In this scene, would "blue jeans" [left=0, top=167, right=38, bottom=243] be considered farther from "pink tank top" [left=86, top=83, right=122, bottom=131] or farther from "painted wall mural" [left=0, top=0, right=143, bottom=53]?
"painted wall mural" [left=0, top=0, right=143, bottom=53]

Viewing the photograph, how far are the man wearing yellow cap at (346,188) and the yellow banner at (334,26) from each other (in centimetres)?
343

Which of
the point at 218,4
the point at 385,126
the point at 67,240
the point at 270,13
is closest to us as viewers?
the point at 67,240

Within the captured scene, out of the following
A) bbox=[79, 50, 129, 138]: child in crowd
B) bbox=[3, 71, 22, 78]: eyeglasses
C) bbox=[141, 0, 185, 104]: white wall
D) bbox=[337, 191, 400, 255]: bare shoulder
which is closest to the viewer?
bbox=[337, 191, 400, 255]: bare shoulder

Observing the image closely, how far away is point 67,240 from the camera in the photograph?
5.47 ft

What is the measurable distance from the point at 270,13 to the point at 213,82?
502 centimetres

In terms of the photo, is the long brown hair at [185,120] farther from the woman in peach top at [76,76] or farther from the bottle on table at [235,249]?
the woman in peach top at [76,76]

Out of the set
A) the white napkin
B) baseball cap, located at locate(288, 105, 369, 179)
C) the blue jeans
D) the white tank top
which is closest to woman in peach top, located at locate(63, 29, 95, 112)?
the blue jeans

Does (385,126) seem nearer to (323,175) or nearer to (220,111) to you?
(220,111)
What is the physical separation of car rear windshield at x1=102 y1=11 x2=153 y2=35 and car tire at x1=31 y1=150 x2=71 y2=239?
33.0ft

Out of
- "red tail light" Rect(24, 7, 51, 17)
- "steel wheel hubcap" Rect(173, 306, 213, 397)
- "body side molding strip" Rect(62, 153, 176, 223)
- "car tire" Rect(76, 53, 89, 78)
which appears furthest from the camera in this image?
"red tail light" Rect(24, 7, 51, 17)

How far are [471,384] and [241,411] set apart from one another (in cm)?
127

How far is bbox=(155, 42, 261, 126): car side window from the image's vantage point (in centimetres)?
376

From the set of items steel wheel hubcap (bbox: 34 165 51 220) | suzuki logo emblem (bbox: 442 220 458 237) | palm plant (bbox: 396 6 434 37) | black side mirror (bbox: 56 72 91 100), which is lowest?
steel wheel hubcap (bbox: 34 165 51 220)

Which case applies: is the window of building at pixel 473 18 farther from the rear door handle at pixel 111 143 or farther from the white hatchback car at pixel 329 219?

__Stated problem__:
Return all of the records above word for word, with every line kept unchanged.

__Solution for this task__:
In this scene, would "blue jeans" [left=0, top=167, right=38, bottom=243] be considered farther from "pink tank top" [left=86, top=83, right=122, bottom=131] or farther from "painted wall mural" [left=0, top=0, right=143, bottom=53]?
"painted wall mural" [left=0, top=0, right=143, bottom=53]

Viewing the photograph, how far are the man wearing yellow cap at (346,188) and the yellow banner at (334,26) from each other (in centimetres)?
343

Which of
the point at 218,4
the point at 385,126
the point at 67,240
the point at 270,13
is closest to us as viewers?
the point at 67,240

Within the captured scene, out of the following
A) bbox=[79, 50, 129, 138]: child in crowd
B) bbox=[3, 71, 22, 78]: eyeglasses
C) bbox=[141, 0, 185, 104]: white wall
D) bbox=[337, 191, 400, 255]: bare shoulder
which is closest to the viewer?
bbox=[337, 191, 400, 255]: bare shoulder

Observing the image closely, how far away is point 67,240 from the camera in the photograph?
5.47 ft

What is the measurable distance from the point at 270,13 to the point at 213,82?
502 centimetres

In terms of the photo, is the long brown hair at [185,120] farther from the woman in peach top at [76,76] or farther from the bottle on table at [235,249]?
the woman in peach top at [76,76]

Out of the set
A) the white napkin
B) baseball cap, located at locate(288, 105, 369, 179)
C) the blue jeans
D) the white tank top
which is closest to woman in peach top, located at locate(63, 29, 95, 112)?
the blue jeans

Does (385,126) seem nearer to (323,175) or nearer to (220,111) to you?
(220,111)
What is the physical separation of car rear windshield at x1=102 y1=11 x2=153 y2=35 and car tire at x1=31 y1=150 x2=71 y2=239?
33.0ft

Out of
- "red tail light" Rect(24, 7, 51, 17)
- "steel wheel hubcap" Rect(173, 306, 213, 397)
- "body side molding strip" Rect(62, 153, 176, 223)
- "car tire" Rect(76, 53, 89, 78)
which appears furthest from the camera in this image?
"red tail light" Rect(24, 7, 51, 17)

How far are [471,384] and [241,411] set apart from one another (in cm)?
127

How far is bbox=(155, 42, 261, 126): car side window from the image's vantage point (in centimetres)?
376

From the set of items steel wheel hubcap (bbox: 34 165 51 220) | suzuki logo emblem (bbox: 442 220 458 237) | palm plant (bbox: 396 6 434 37) | black side mirror (bbox: 56 72 91 100), which is lowest?
steel wheel hubcap (bbox: 34 165 51 220)

Which case applies: is the window of building at pixel 473 18 farther from the rear door handle at pixel 111 143 or farther from the white hatchback car at pixel 329 219?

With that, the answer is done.